Problem 1 >> In the text on lucid dreaming and psychosis, which university is the researcher Ursula Voss from?
Problem 2 >>
For the text on lucid dreaming and psychosis, say whether each statement below agrees with it, answering yes or no and quoting the words that decide it.
(a) In lucid dreaming, the subject is aware of dreaming.
(b) Dissociation means gaining conscious control over mental processes.
(c) Clinicians have shown renewed interest in dream therapy.
Problem 3 >> Continue the text on lucid dreaming and psychosis from its last sentence.

++++ Passage for review

European researchers say that similarities in brain activity during lucid dreaming and psychosis indicate that previously discredited dream therapy could play a useful role in treating psychiatric conditions. Interestingly, the researchers back up their findings by theorizing about a potential evolutionary relationship between dreams and psychosis.
Lucid dreaming is a hybrid state between sleeping and being awake when the subject is aware that they are dreaming. It creates distinct patterns of electrical activity in the brain that have similarities to the patterns made by psychotic conditions such as schizophrenia.
According to researcher Ursula Voss, from the University of Frankfurt in Germany, the new findings confirm the connection by showing that while dreaming lucidly the brain is in a dissociated state. Dissociation involves losing conscious control over mental processes, such as logical thinking or emotional reaction. In some psychiatric conditions this state is also known to occur while people are awake.
Meanwhile, the previously discredited idea of treating some conditions with dream therapy has attracted renewed interest from clinicians. For example, people suffering from nightmares can sometimes be treated by training them to dream lucidly so they can consciously wake up.

++++++++
++++ Records supplied

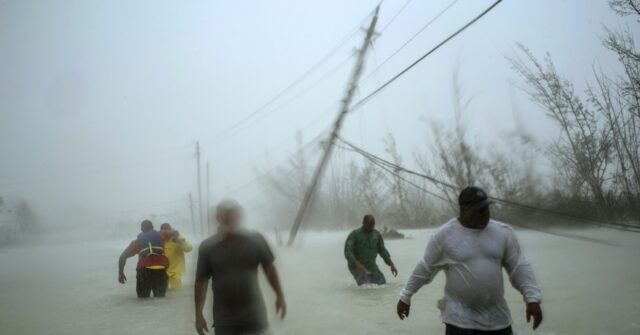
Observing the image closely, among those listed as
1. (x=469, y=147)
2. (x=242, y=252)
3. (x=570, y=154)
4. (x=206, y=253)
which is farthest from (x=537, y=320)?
(x=469, y=147)

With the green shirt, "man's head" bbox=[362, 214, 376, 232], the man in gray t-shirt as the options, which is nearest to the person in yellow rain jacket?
the green shirt

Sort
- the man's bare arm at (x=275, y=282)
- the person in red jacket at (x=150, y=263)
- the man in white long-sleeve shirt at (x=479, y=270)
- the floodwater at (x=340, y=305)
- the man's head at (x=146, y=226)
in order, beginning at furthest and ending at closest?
the man's head at (x=146, y=226) → the person in red jacket at (x=150, y=263) → the floodwater at (x=340, y=305) → the man's bare arm at (x=275, y=282) → the man in white long-sleeve shirt at (x=479, y=270)

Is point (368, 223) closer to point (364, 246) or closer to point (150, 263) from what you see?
point (364, 246)

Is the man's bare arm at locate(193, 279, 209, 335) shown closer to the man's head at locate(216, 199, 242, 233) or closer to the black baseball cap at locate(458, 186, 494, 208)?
the man's head at locate(216, 199, 242, 233)

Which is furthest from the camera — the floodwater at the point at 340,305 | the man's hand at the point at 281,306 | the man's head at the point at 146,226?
the man's head at the point at 146,226

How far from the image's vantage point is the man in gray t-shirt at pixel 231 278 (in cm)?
364

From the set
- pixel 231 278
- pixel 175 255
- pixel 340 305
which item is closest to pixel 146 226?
pixel 175 255

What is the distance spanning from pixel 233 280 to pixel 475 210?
1.82 m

++++++++

Answer section 1 >> The University of Frankfurt in Germany.

Answer section 2 >>
(a) Yes: "when the subject is aware that they are dreaming"
(b) No: "Dissociation involves losing conscious control over mental processes"
(c) Yes: "has attracted renewed interest from clinicians"

Answer section 3 >>
“On the one hand, basic dream researchers could now apply their knowledge to psychiatric patients with the aim of building a useful tool for psychiatry, reviving interest in patients’ dreams,” said Scarone. “On the other hand, neuroscience investigators could explore how to extend their work to psychiatric conditions, using approaches from sleep research to interpret data from acute psychotic and dissociated states of the brain-mind.”
The existence of such psychotic conditions may be rooted in the evolutionary role of dreams, where dreaming is thought to have emerged to enable early humans to rehearse responses to the many dangerous events they faced in real life. If this threat simulation theory is correct it may have origins even further back in evolution, given that other mammals such as dogs also exhibit the characteristic electrical activity of dreaming.
The researchers also looked at the idea that paranoid delusions and other hallucinatory phenomena occur when the dissociative dreaming state involving replay of threatening situations is carried through into wakefulness.
“Exposure to real threatening events supposedly activates the dream system, so that it produces simulations that are realistic rehearsals of threatening events in terms of perception and behaviour,” explained Scarone. “This theory works on the basis that the environment in which the human brain evolved included frequent dangerous events that posed threats to human reproduction. These would have been a serious selection pressure on ancestral human populations and would have fully activated the threat simulation mechanisms.”